Даша и Катя в шубах и в пуховых платках, накинутых на голову, быстро шли по еле освещенной Малой Никитской. Хрустели под ногами тонкие пленки льда. На захолодевшее зеленоватое небо поднимался двурогий ясный месяц. Кое-где брехали за воротами собаки. Даша, смеясь во влажный пушок платка, слушала, как хрустят льдинки.

– Катя, если бы выдумать такой инструмент и приставить сюда, – Даша положила руку на грудь, – можно бы записывать необыкновенные вещи… – Даша тихо запела. Катя взяла ее под руку.

– Ну, идем, идем!

Через несколько шагов Даша опять остановилась.

– Катя, а ты веришь, что – революция?

Вдали колола глаза электрическая лампочка над подъездом Юридического клуба, где сегодня в половине десятого вечера, под влиянием сумасшедших слухов из Петрограда, было устроено кадетской фракцией публичное собрание для обмена впечатлениями и для нахождения общей формулы действия в эти тревожные дни.

Сестры вбежали по лестнице во второй этаж и, не снимая шуб, только откинув платки, вошли в полную народа залу, напряженно слушавшую румяного, бородатого, тучного барина с приятными движениями больших рук.

– …События нарастают с головокружительной быстротой, – говорил он красивым баритоном. – В Петрограде вчера вся власть перешла к генералу Хабалову, который расклеил по городу следующую афишу: «В последние дни в Петрограде произошли беспорядки, сопровождавшиеся насилием и посягательством на жизнь воинских и полицейских чинов. Воспрещаю всякое скопление на улицах. Предваряю население Петрограда, что мною подтверждено в войсках употреблять в дело оружие, не останавливаясь ни перед чем для водворения порядка в столице…»

– Палачи! – прогудел чей-то семинарский бас из глубины зала.

– …Это объявление, как и следовало ожидать, переполнило чашу терпения.

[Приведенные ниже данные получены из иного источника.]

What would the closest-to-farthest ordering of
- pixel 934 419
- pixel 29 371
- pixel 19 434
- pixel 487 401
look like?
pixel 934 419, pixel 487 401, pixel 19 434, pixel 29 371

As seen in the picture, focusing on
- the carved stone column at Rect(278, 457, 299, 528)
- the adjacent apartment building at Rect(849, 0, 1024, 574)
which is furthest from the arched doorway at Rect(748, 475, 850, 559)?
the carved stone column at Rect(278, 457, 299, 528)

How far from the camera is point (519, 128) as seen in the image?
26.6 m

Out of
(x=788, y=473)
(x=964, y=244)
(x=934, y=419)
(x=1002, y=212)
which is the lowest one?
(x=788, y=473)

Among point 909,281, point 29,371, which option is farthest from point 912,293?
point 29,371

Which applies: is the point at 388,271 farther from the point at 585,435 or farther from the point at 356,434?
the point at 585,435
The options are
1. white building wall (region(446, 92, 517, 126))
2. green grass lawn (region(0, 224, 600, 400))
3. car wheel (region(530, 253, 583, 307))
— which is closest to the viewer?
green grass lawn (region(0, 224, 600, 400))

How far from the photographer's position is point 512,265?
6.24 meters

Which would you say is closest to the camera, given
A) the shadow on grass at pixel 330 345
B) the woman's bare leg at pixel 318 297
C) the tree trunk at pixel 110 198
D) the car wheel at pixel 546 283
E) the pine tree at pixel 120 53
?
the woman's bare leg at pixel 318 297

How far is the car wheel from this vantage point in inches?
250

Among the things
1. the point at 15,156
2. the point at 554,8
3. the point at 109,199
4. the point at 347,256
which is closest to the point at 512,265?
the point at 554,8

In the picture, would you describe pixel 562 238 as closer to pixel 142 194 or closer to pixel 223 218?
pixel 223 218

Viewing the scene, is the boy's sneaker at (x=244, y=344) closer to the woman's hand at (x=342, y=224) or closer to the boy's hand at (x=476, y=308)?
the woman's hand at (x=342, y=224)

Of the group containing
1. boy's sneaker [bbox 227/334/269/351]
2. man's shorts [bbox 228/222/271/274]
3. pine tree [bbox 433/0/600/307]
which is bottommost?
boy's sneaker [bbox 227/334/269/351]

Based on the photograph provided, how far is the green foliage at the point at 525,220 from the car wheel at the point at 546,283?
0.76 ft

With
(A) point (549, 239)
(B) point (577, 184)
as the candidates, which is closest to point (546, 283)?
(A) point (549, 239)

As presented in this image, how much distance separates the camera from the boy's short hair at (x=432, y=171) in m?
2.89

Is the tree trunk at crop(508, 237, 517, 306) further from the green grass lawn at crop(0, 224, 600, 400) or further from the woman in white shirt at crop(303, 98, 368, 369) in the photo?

Двадцать пять тысяч солдат всех родов оружия петроградского гарнизона перешли на сторону восставших…

Он не успел договорить, – зал треснул от рукоплесканий. Несколько человек вскочило на стулья и кричало что-то, делая жесты, будто протыкая насквозь старый порядок. Оратор с широкой улыбкой глядел на бунтующий зал, – затем поднял руку и продолжал:

– Только что получена чрезвычайной важности телефонограмма. – Он полез в карман клетчатого пиджака и развернул листочек бумажки. – Сегодня председателем Государственной думы, Родзянко, послана государю телеграмма по прямому проводу: «Положение серьезное. В столице анархия. Правительство парализовано. Транспорт, продовольствие и топливо пришли в полное расстройство. На улице происходит беспорядочная стрельба. Частью войска стреляют друг в друга. Необходимо немедленно поручить лицу, пользующемуся доверием страны, составить новое правительство. Медлить нельзя. Всякое промедление смерти подобно. Молю бога, чтобы в этот час ответственность не пала на венценосца».

Румяный барин опустил листочек и блестящими глазами обвел зал. Такого захватывающего дух спектакля не помнили москвичи.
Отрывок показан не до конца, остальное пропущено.